Lihat ke Halaman Asli

Tugas Bersama Menjaga NKRI

Diperbarui: 20 Maret 2018   08:53

Kompasiana adalah platform blog. Konten ini menjadi tanggung jawab bloger dan tidak mewakili pandangan redaksi Kompas.

Indonesia Satu - nasional.kompas.com

Akhir-akhir ini isu politik terlihat mulai memanas. Meski nuansa kampanye pilkada saat ini terkesan sepi. Memang mlai terlihat ada pergeseran pola kampanye. Dari kampanye secara langsung, lalu berubah menjadi kampanye secara online. Tidak sedikit dari para paslon kampanye di media sosial. Selain berbiaya murah, cara ini dinilai lebih efektif untuk merangkul calon pemilih muda. 

Namun masih ada yang mengganjal di tahun politik kali ini. Nampaknya masih banyak kepentingan yang ingin memanfaatkan kesempatan dalam kesempitan. Kalangan elit politik berusaha untuk mengobral janji, sementara pihak lain berusaha menciptakan kondisi tidak kondusif melalui informasi hoax dan ujaran kebencian.

Ironisnya, hoax dan ujaran kebencian ini seringkali sepertinya sering dijadikan sebagai alat untuk menjatuhkan pasangan calon. Dan hal itu dilakukan di media sosial, yang saat ini mulai marak digandrungi oleh generasi muda. Dan pada pilpres tahun 2019 mendatang, jumlah pemilih muda tentu tidak bisa dianggap remeh. 

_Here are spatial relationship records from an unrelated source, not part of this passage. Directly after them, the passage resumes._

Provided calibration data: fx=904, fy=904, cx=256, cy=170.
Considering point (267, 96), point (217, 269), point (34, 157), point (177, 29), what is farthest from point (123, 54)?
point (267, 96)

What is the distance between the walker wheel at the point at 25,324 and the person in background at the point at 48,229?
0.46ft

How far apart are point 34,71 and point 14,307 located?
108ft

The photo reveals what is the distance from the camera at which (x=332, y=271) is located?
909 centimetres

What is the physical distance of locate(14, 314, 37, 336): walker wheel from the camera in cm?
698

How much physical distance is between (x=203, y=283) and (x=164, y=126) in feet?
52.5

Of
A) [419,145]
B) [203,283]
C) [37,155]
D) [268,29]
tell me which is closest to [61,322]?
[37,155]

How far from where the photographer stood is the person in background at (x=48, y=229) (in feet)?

Itulah kenapa, media sosial terus dibanjiri berita yang bermanfaat, berita yang tidak ada manfaatnya, provokasi dan segala macamnya. Semuanya berkumpul menjadi satu. Dan bagi masyarakat yang masih mempunyai literasi media yang rendah, dipastikan akan mengalami kebingungan dalam menyikapi informasi yang berkembang tersebut.

Perlu ada sinergitas dari para pihak, untuk membendung bibit intoleransi yang beredar di dunia maya. Dan salah satu pihak yang harus meluruskan ini adalah para ulama dan pejabat publik. Ulama harus meluruskan pemahaman agama yang salah, yang selalu dibawah oleh para oknum untuk meyakinkan masyarakat. Ulama harus mampu menyejukkan masyarakat yang mudah marah. Karena dalam ajaran agama manampun, amarah yang berlebihan tidak dibenarkan. Karena amarah bisa berpotensi melahirkan tindakan-tindakan yang bertentangan dengan ajaran agama sendiri.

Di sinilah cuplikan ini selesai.